====== DATA SHOWN ======
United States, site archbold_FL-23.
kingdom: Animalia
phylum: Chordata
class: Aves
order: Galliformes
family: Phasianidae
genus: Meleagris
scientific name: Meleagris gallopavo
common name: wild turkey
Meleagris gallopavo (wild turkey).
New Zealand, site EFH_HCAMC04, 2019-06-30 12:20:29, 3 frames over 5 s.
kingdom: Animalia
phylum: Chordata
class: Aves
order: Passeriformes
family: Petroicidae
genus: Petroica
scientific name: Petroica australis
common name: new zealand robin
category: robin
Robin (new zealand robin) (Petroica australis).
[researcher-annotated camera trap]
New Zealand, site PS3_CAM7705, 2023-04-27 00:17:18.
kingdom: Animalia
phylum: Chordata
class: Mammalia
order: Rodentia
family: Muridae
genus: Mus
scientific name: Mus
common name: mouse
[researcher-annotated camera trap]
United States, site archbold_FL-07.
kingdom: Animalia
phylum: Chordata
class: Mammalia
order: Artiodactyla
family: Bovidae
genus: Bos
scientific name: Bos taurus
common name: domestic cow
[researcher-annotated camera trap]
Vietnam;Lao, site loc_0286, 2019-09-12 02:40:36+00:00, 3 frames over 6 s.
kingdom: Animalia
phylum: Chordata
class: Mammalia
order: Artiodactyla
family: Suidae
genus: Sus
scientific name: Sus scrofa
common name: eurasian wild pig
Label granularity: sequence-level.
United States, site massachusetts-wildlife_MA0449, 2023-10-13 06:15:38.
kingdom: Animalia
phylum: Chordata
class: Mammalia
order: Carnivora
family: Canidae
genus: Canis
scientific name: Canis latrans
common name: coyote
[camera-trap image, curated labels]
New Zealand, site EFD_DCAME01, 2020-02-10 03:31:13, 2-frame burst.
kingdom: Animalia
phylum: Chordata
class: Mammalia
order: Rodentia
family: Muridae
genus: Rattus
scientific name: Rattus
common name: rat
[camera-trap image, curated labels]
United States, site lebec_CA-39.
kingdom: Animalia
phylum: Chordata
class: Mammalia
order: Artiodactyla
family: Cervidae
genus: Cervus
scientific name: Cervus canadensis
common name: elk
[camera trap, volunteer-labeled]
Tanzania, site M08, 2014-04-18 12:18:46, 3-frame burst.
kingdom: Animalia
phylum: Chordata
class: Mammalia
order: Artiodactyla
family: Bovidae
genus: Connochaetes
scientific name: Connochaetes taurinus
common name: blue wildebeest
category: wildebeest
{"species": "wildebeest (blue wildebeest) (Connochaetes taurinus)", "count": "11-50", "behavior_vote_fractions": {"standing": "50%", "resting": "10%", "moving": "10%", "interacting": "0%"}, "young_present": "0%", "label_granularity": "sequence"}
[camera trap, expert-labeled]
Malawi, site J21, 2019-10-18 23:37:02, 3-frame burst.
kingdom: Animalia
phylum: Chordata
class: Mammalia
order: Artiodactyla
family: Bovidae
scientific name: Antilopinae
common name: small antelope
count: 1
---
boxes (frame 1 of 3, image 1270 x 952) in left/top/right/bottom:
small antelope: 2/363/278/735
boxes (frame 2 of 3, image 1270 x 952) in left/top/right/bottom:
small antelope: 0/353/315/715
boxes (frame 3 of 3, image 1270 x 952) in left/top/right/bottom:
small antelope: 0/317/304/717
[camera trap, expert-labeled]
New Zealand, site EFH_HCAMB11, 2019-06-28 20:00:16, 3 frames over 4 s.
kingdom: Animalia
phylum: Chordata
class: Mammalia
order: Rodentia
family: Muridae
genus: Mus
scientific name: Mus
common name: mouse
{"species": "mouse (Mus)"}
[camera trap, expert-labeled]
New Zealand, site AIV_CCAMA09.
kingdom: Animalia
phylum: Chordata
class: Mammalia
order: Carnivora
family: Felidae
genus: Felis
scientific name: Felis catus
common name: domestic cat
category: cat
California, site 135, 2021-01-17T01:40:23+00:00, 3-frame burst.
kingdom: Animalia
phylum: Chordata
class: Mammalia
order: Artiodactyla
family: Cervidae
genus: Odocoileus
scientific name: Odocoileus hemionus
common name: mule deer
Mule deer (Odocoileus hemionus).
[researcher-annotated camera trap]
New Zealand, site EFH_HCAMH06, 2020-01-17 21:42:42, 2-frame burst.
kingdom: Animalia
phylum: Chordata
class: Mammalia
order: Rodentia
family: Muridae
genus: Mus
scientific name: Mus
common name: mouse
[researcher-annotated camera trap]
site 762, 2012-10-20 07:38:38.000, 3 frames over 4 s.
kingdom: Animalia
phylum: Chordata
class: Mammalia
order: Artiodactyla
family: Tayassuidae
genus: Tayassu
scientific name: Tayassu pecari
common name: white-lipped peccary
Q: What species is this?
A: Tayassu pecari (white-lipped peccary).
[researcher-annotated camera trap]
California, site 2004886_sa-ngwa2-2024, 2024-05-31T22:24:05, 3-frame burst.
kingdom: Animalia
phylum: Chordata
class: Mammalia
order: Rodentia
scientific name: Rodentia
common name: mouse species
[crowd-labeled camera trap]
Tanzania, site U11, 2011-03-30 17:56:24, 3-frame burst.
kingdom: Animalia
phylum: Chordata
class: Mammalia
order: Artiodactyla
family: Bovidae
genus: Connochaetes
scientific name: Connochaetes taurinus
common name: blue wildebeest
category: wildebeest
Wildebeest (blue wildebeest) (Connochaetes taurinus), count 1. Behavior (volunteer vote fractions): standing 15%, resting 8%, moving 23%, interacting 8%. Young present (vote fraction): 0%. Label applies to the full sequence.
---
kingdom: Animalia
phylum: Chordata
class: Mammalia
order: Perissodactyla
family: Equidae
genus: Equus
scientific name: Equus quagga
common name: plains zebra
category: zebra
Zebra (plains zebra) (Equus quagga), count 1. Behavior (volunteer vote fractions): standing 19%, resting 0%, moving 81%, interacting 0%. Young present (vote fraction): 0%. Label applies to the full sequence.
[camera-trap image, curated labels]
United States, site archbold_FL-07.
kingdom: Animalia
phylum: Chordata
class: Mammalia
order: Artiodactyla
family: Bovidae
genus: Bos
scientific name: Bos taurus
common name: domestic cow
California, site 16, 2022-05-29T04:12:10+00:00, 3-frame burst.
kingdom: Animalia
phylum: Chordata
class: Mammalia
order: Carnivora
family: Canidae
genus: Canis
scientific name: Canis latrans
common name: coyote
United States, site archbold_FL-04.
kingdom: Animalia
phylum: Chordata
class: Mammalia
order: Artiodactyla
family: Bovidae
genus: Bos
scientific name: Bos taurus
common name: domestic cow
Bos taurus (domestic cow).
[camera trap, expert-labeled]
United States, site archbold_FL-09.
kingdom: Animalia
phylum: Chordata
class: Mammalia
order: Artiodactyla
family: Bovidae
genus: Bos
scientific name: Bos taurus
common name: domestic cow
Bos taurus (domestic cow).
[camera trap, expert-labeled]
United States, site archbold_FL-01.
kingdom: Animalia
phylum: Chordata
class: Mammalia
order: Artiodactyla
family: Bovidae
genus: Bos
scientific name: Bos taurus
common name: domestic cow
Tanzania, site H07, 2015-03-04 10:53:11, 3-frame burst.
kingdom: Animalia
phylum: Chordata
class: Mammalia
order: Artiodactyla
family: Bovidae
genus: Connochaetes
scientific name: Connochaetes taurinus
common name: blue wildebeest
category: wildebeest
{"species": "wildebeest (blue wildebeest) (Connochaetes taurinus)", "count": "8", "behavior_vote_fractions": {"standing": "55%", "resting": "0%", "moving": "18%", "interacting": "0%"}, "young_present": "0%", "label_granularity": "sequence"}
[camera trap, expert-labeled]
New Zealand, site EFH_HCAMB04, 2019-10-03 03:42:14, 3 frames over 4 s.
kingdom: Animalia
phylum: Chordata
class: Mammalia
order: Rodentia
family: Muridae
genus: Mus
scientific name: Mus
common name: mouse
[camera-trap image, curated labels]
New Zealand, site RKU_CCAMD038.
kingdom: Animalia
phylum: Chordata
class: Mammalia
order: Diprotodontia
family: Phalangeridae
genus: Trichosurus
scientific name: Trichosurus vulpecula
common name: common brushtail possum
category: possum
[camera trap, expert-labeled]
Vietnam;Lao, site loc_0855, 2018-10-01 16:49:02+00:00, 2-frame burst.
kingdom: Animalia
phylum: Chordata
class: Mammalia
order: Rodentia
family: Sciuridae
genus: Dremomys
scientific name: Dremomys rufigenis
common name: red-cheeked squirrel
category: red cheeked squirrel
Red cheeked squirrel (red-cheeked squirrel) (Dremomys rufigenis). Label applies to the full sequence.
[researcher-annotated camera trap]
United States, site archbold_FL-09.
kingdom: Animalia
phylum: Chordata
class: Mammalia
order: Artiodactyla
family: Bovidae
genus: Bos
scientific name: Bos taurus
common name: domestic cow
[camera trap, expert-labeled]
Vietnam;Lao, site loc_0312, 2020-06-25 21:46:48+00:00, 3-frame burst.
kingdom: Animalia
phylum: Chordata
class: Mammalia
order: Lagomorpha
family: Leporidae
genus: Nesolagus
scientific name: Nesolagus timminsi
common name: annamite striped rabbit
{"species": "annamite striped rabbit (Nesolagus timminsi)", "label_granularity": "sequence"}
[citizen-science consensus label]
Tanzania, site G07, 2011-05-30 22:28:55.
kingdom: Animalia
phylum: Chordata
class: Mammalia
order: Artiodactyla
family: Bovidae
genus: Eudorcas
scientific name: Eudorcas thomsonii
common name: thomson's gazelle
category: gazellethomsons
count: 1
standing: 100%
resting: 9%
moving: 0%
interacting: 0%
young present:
======
ASSIGNMENT —
Set out exactly the lines from the one bearing "genus: Dremomys" through the end of the data, including both ends and omitting all others.

RESULT OF THE EXERCISE —
genus: Dremomys
scientific name: Dremomys rufigenis
common name: red-cheeked squirrel
category: red cheeked squirrel
Red cheeked squirrel (red-cheeked squirrel) (Dremomys rufigenis). Label applies to the full sequence.
[researcher-annotated camera trap]
United States, site archbold_FL-09.
kingdom: Animalia
phylum: Chordata
class: Mammalia
order: Artiodactyla
family: Bovidae
genus: Bos
scientific name: Bos taurus
common name: domestic cow
[camera trap, expert-labeled]
Vietnam;Lao, site loc_0312, 2020-06-25 21:46:48+00:00, 3-frame burst.
kingdom: Animalia
phylum: Chordata
class: Mammalia
order: Lagomorpha
family: Leporidae
genus: Nesolagus
scientific name: Nesolagus timminsi
common name: annamite striped rabbit
{"species": "annamite striped rabbit (Nesolagus timminsi)", "label_granularity": "sequence"}
[citizen-science consensus label]
Tanzania, site G07, 2011-05-30 22:28:55.
kingdom: Animalia
phylum: Chordata
class: Mammalia
order: Artiodactyla
family: Bovidae
genus: Eudorcas
scientific name: Eudorcas thomsonii
common name: thomson's gazelle
category: gazellethomsons
count: 1
standing: 100%
resting: 9%
moving: 0%
interacting: 0%
young present:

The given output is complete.